I got up from my small mattress on the floor and tiptoed silently across to the closed window shutters, only a few tiny gaps in the wood letting the soft moonlight steal through.
I flung one open and at once a breeze of fresh night chill swept into the tiny room, followed by lustrous moonlight. It poured through and enveloped me in a delicate silver hug.
I stayed there, leaning carefully on the window sill until the sun rose, and I heard the rare click of dolphins dancing in the sea. Ah. Another thing. Spirits could talk to animals too. It wasn’t
as good as it sounded, to be honest. Animals didn’t like the eeriness of talking to us, it made them uneasy and suspicious and they usually shied away like frightened rabbits.
However dolphins were amongst a few animals who weren’t afraid at all, in fact, dolphins in particular were so silly and over excited that they made excuses to chat to us. And right now, I felt
like talking to a few enthusiastic creatures.
I slipped out of the window with ease and ran to the edge of the island through the dewy grass. Clicking my tongue, and stretching my mouth into a wide ‘eeee’ I called to them, and they tumbled
over joyfully, leaping into the early morning sunrise, warm light glinting from their sleek grey backs.
“Airla!” They had their own special whistling sound for my name, and it rang across the smooth surface of the sea. The dolphins, as usual were quite hyperactive and turned somersaults in the
aitr as they came closer. A torrent of dolphin speaker hit my ears like two solid fists, telling me of their latest doings with unnecessary detail, how they had raced, who had won, and when, and
where. I felt drowned.
“The sea is warmer today!” piped up the smallest one, whose name was Leap, “Come and swim!”
“Thank you, but no,” I replied politely; thankful that at last they had quietened a little. “I cannot, I’m afraid.”
“Please!” they all whined as one, their mouths stretching into a wide dolphin pleading smile, tiny triangle teeth glinting.
I scrambled across the rocks, and looked down. The tide was in and the water was deep and dark, The dolphins didn’t seem to care, they were thrashing about like young children in a bath full of
“I would love to,” I lied (the water looked icy and unpleasant, but I couldn’t be so rude about their home) “But unfortunately I can’t.”

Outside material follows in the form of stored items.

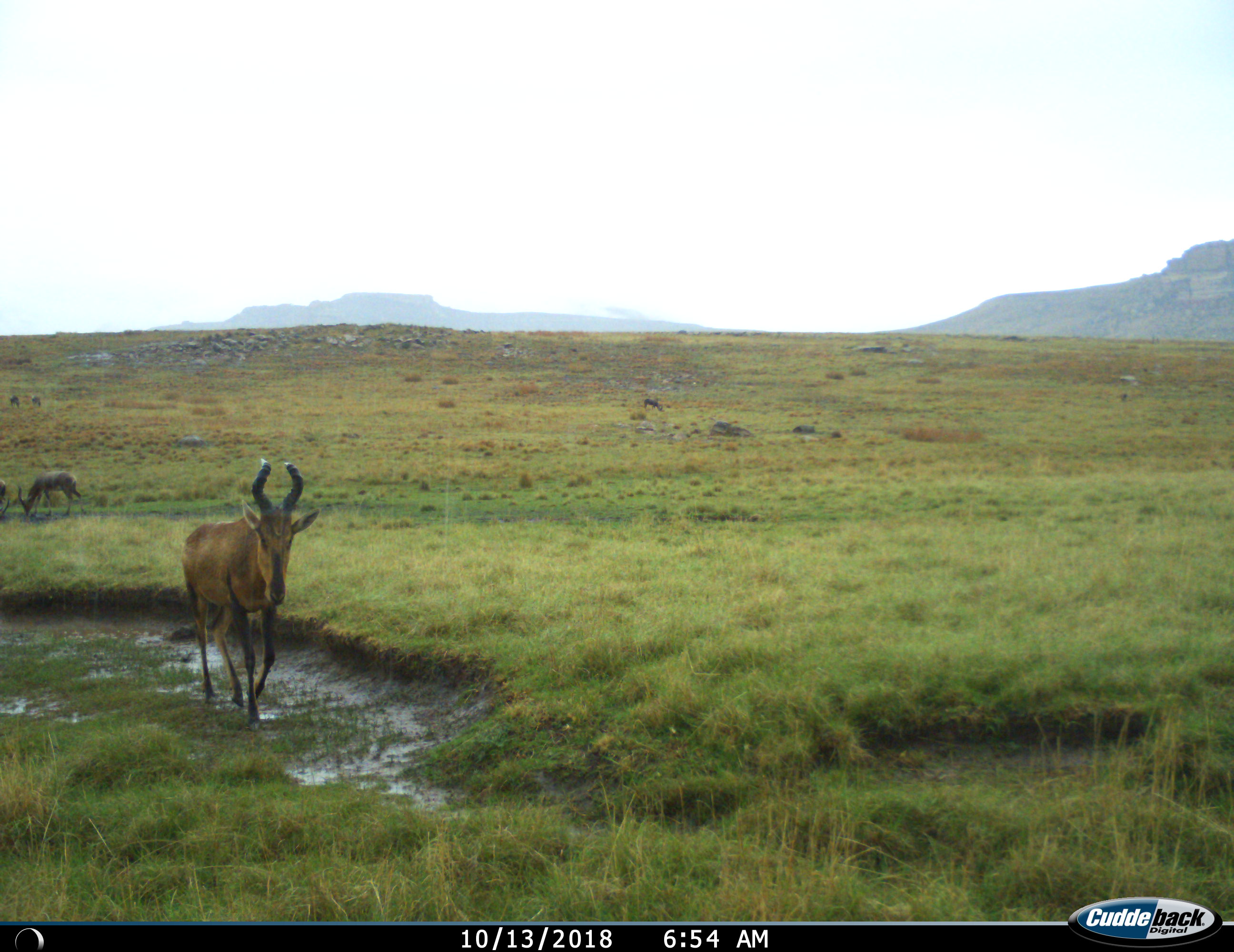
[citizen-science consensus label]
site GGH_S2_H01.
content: unidentified animal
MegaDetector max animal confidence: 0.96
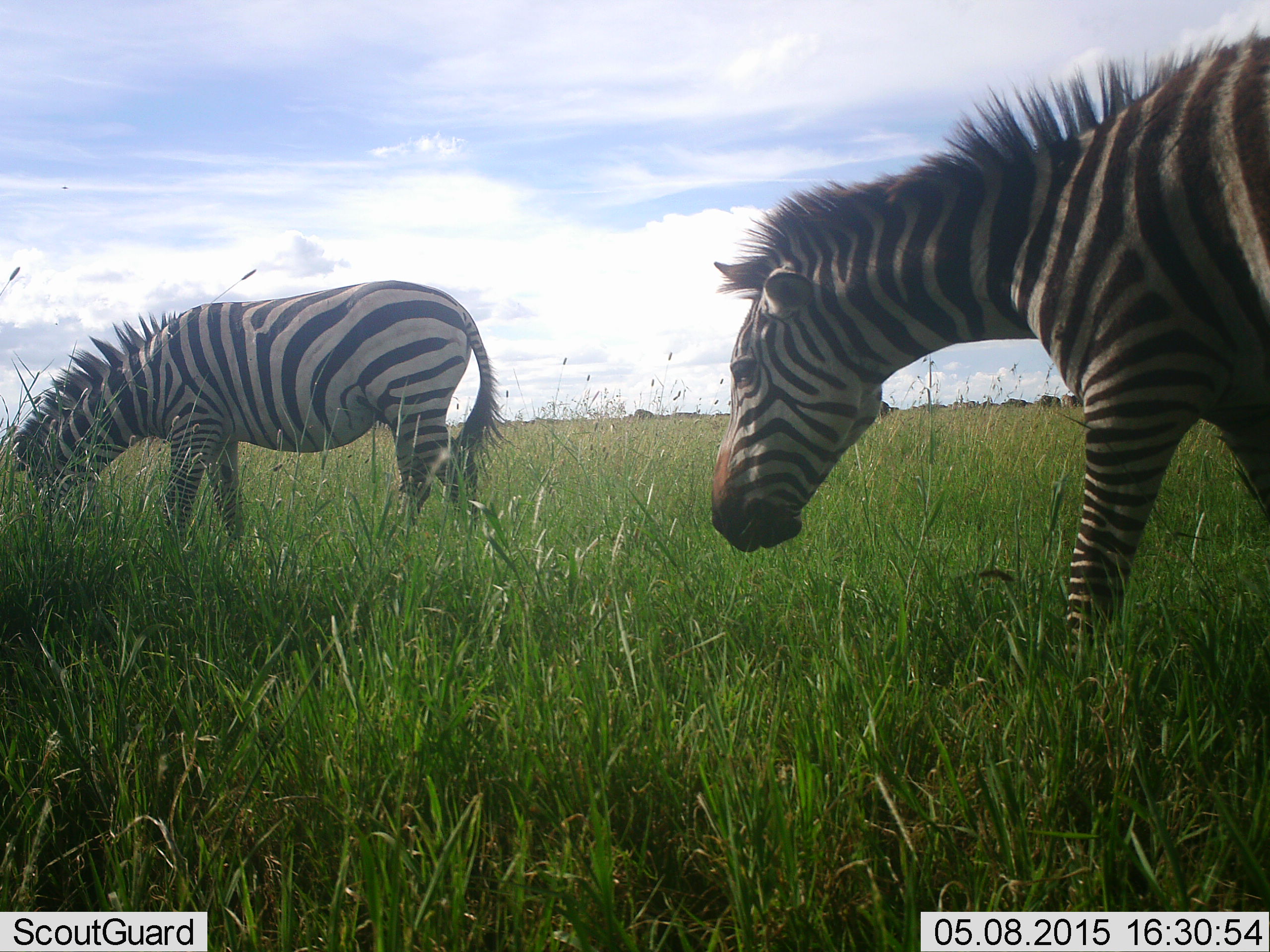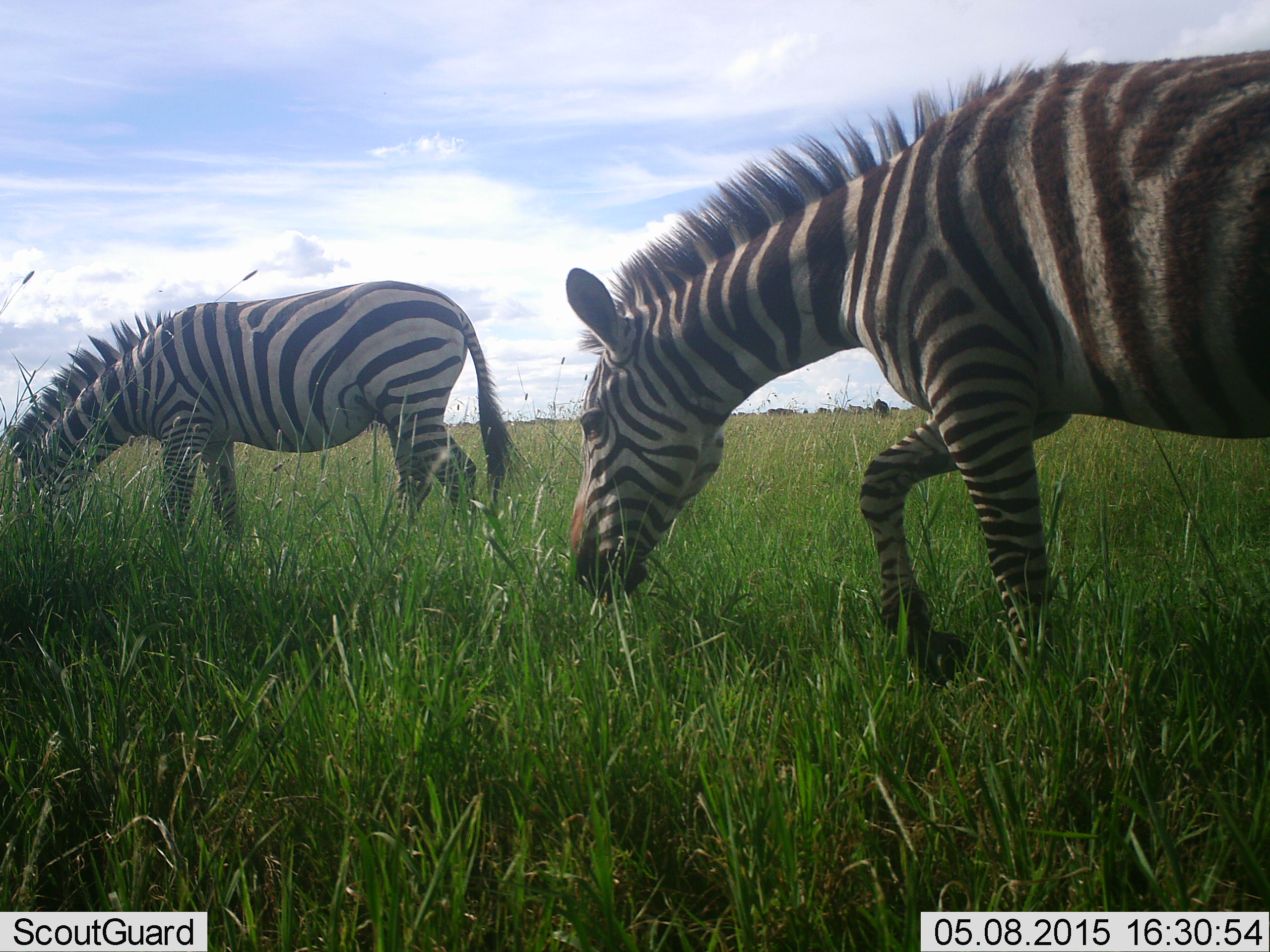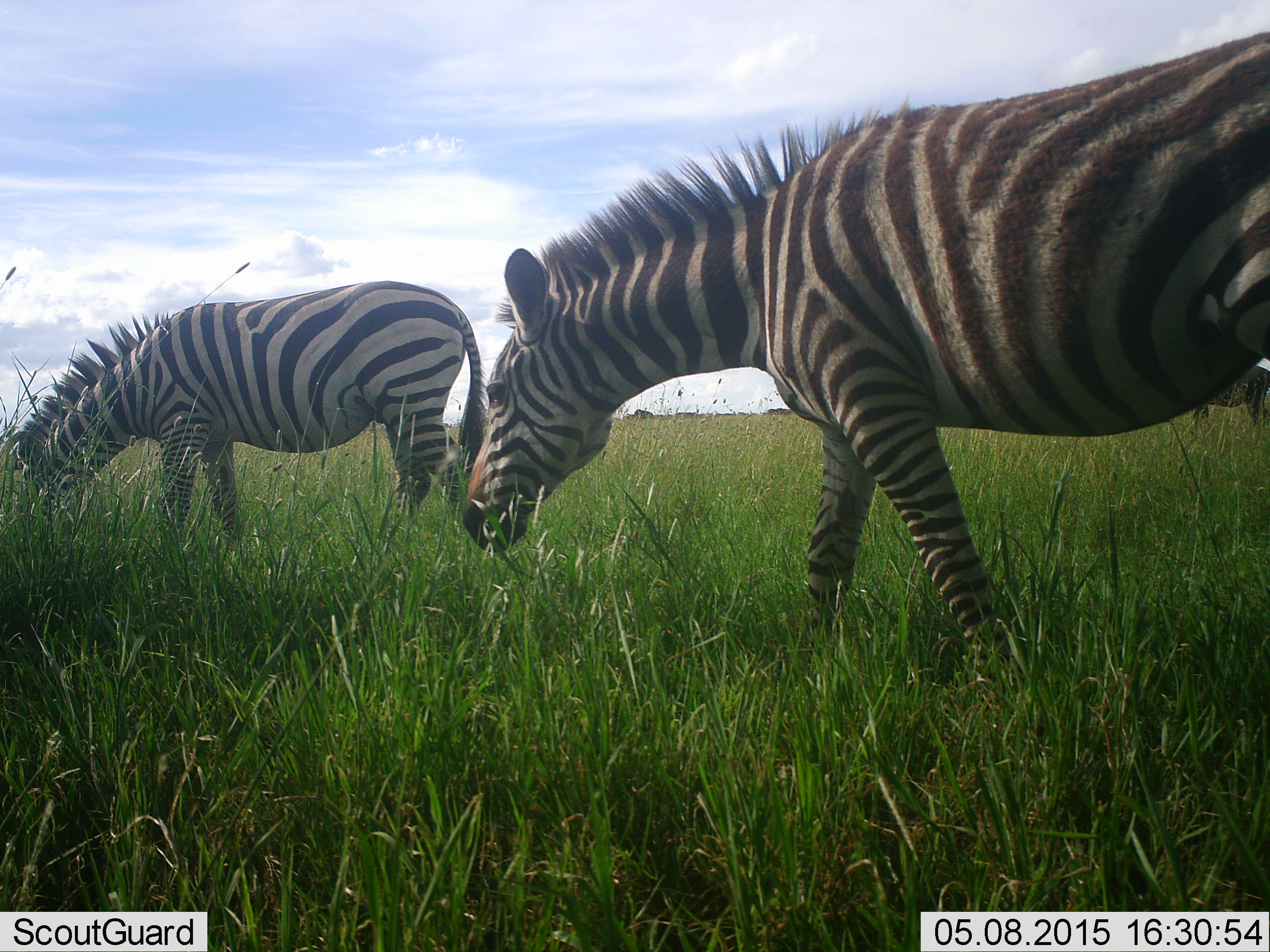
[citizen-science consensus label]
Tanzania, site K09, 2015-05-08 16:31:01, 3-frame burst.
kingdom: Animalia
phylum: Chordata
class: Mammalia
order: Perissodactyla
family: Equidae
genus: Equus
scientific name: Equus quagga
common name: plains zebra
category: zebra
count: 2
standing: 30%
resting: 0%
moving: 50%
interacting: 10%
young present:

The dolphins looked dejected, but soon cheered up when i suggested they showed me their latest flips and tricks. I tumbled back over the rocks, not wanting to be splashed.
The dolphins somersaulted in a white spray of froth which framed against the rising sun looked like a beautiful painting. I clapped, and made what I hoped were approving noises (with animals, you
could never be sure, and it was very easy to get it wrong.) Thankfully, they were even more excited that I was enjoying it, and began doing every trick they could think of. I sat down on the still
dewy grass to watch my own private aerobatics performance.
When the sun had fully risen, I regretfully got up to leave. They were sad to see me go, but when I promised to return soon, they cheered up and danced away, still as hyperactive and crazy as they
always were. My sleepless night was forgotten, blown away by their happiness, and a smile was glued to my face. With a skip in my step, I slipped back into the still awaking village and felt as
happy as the sun shining warmly on my neck.